Thursday, March 8, 2012

A Grace-Soacked Spirituality in Children's Literature

Yesterday, on my creativity blog, I wrote this piece about the 50th anniversary of the publication of A Wrinkle in Time.  I was a voracious reader as a child, and I read many books which I no longer remember at all.  But A Wrinkle in Time was different.  I remember the first time I read it.  I remember how captivated I was.  I remember returning to it again and again.

As with the Chronicles of Narnia, I don't remember saying, "Gee, what an interesting allegory.  In this book, I see x as a Christ figure, and I see the theology of the cross here."  No, of course not.  Those are things that adults say.  As a child, I wanted a great story.  If it transported me somewhere else, great.  If it taught me something, I might be OK with that, as long as the story was good.  Nothing trumped story.

I fell in love with spunky female characters:  Meg Murry (A Wrinkle in Time), girl sleuth Trixie Beldon (so much more spunky than Nancy Drew), Jo in Little Women, Laura Ingalls Wilder . . . oh the list could go on.

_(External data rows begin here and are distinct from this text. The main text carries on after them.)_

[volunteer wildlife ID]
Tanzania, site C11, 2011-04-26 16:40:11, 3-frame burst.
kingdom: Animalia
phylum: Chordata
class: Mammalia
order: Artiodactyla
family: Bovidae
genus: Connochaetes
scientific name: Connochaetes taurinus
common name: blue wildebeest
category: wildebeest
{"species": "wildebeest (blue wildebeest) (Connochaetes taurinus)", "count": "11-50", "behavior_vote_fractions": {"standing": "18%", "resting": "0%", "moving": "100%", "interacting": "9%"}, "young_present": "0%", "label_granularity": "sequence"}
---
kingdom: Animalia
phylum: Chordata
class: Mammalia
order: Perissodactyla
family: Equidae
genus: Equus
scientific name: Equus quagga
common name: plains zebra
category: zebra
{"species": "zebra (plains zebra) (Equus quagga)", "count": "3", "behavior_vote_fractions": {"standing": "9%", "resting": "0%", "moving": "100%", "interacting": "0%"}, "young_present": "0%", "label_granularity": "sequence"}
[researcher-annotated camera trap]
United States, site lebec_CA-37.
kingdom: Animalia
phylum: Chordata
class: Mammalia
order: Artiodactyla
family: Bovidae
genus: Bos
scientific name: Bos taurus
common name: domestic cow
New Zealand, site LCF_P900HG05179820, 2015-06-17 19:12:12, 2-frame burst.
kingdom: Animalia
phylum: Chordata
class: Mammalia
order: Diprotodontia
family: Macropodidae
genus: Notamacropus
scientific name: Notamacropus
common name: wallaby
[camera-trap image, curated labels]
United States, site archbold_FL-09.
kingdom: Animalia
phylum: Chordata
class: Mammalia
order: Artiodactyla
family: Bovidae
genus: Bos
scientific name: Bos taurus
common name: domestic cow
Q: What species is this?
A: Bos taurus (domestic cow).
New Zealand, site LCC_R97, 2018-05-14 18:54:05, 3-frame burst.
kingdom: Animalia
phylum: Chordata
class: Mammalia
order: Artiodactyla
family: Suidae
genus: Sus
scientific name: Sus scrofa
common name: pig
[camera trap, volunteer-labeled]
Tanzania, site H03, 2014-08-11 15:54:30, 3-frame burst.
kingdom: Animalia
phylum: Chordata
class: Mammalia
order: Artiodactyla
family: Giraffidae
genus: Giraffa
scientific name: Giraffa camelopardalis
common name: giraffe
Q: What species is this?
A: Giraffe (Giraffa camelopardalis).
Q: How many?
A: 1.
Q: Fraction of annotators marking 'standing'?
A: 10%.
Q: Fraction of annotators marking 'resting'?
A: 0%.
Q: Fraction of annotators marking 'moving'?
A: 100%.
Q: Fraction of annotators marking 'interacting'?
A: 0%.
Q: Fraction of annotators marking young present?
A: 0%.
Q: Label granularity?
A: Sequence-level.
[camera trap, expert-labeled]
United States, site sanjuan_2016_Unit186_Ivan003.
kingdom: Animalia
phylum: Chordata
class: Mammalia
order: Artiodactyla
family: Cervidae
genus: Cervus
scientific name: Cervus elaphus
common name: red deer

Those books taught me that women can be brave and adventurous, and still be loved by their families and some select outsiders.  The books I loved best taught me the importance of staying true to myself and my beliefs, even if the world I lived in told me otherwise.

I was lucky in that I got the same message from my parents and from my church, which put it in religious terms of staying true to God, if one must make a choice.  I had some friends who also valued spunkiness, and I was really lucky in having teachers who valued the unique girl that I was.  I remember teachers who praised me for my writing, instead of encouraging me to think about how to please boys.

It was the 1970's, after all.  I benefited in many ways from the feminist movement that swirled in the larger culture.

Lately, I've been thinking about children's literature and how to write good books for children, how to write books that encourage children to be true to themselves and to be true to God.  I want books that tell children that God loves them just the way that they are, that in fact, God created them just the way that they are and the way that they are is fine.

A grace-soaked spirituality in children's literature--yes, that's what I want.  And happily, A Wrinkle in Time fits that bill.  I still remember the central lesson, that abiding love can defeat a totalitarian, fascist planet.  I remember the message that little children can be the ones that save us.

In the next month or two, I expect to reread A Wrinkle in Time--and I expect to love it every bit as much as an adult as I did when I first read it in the 5th grade.  Maybe even more.


Anonymous said...

In addition to being an Episcopal priest, I am also a substitute teacher in the small, poverty-stricken town where I live. I was recently called to sub in the 5th grade, where part of the day's agenda was to read a chapter of this wonderful book aloud, introducing a whole new generation to the idea that love is stronger than hatred and fear.

Kristin said...

What a wonderful assignment--for the children, for you as sub!